How to Train Your Dragon did best with $277 million overseas. That was a good number. But not as big as what Kung Fu Panda made. International audiences like something familiar. A sequel of How to Train Your Dragon would be huge. So, How to Train Your Dragon will get a sequel in 2014. It was a great success for an original movie. I’m sure the sequel will be even bigger overseas. And the first movie was so well liked by American audiences that if the sequel has a great story it might even top the original’s U.S. box office too. But that’s harder to say. Outside the U.S., How to Train Your Dragon 2 will definitely do more than $277 million when it is released in 2014. That’s an easy prediction.


Home Video

The major source of revenue after theatrical release is DVD sales. This is another measure of how much people love the movie. DVD rental is significant for live action movies. But it is insignificant for animated movies. Children watch movies dozens of times. And parents usually buy DVDs as a toy. So for a DreamWorks movie it is DVD sales rather than rentals that matter. About half of buyers of a DreamWorks DVD are people who already saw the movie in theaters. This is very different from home video rental. 

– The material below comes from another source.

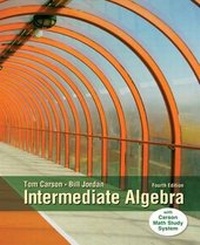 Enlarge image Cover: Intermediate Algebra, Plus New Mylab Math with Pearson Etext -- Access Card Package - Pearson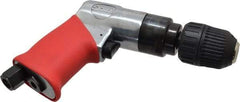 Sioux Tools - 3/8" Keyless Chuck - Pistol Grip Handle, 2,300 RPM, 0.33 hp - Strong Tooling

In the heyday of DVDs, a DreamWorks movie’s DVD sales were about 2 times a movie’s total domestic box office less the opening weekend. So, a movie that had $200 million in total U.S. box office and $50 million in its opening weeknd might have once done $300 million in DVD sales ($200 million - $50 million = $150 million; $150 million x 2 = $300 million). DreamWorks usually makes sequels for movies that make more than $600 million in combined box office and DVD sales. This is not an announced company policy. It's just a pretty clear pattern from the past. And a good rule of thumb to keep in mind. 

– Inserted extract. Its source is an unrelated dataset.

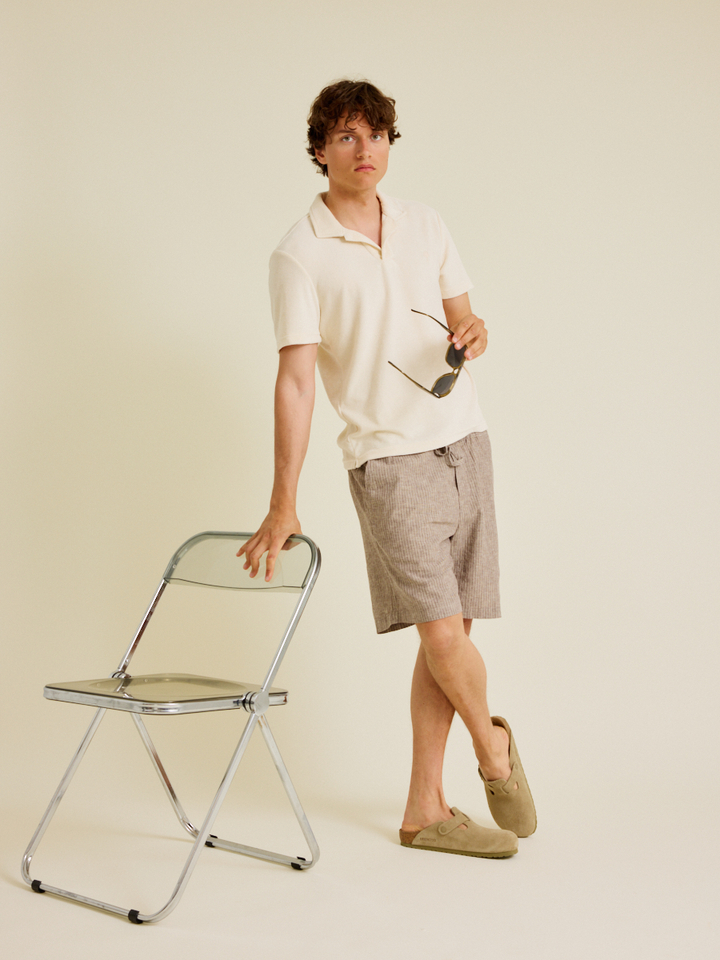 Heren | shop the look van Komono, Faguo, Dstrezzed en Birkenstock | Zomer '26 | Shop the look high summer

Total DVD sales of How to Train Your Dragon were $121.6 million compared to Monster vs. Aliens’ $83.3 million. We all know that DVD sales is declining as the home entertainment market is in a transitional period. But How to Train Your Dragon’s DVD sales is huge by today’s standards.


Odds of a Sequel Topping the Original

Another factor in DreamWorks's decision to make a How to Train Your Dragon sequel was probably the likelihood of a sequel outperforming the original. For How to Train Your Dragon - worldwide - this is almost certain given the terrific audience goodwill the first movie had. For Monsters vs. Aliens this would be much more questionable. Especially because the fastest growing part of the movie business is foreign box office and that's exactly where Monsters vs. Aliens fell short. 



How to Train Dragon made the most licensing and merchandising revenue in DreamWorks’ history. It made nearly $60 million for the studio. That’s more than the total merchandising of the whole DreamWorks studio in a normal year. Kids like dragons. Especially cute dragons. 


Opening Big in the U.S. is Good – But a Big, Long Run Around the World is Better

Two movies with two different results. One opened big. One didn’t. One became a franchise. One went nowhere.

Monsters vs. Aliens was still profitable for DreamWorks. But How to Train Your Dragon will be a franchise.

It didn’t open big. But it opened big enough. And it did everything else right.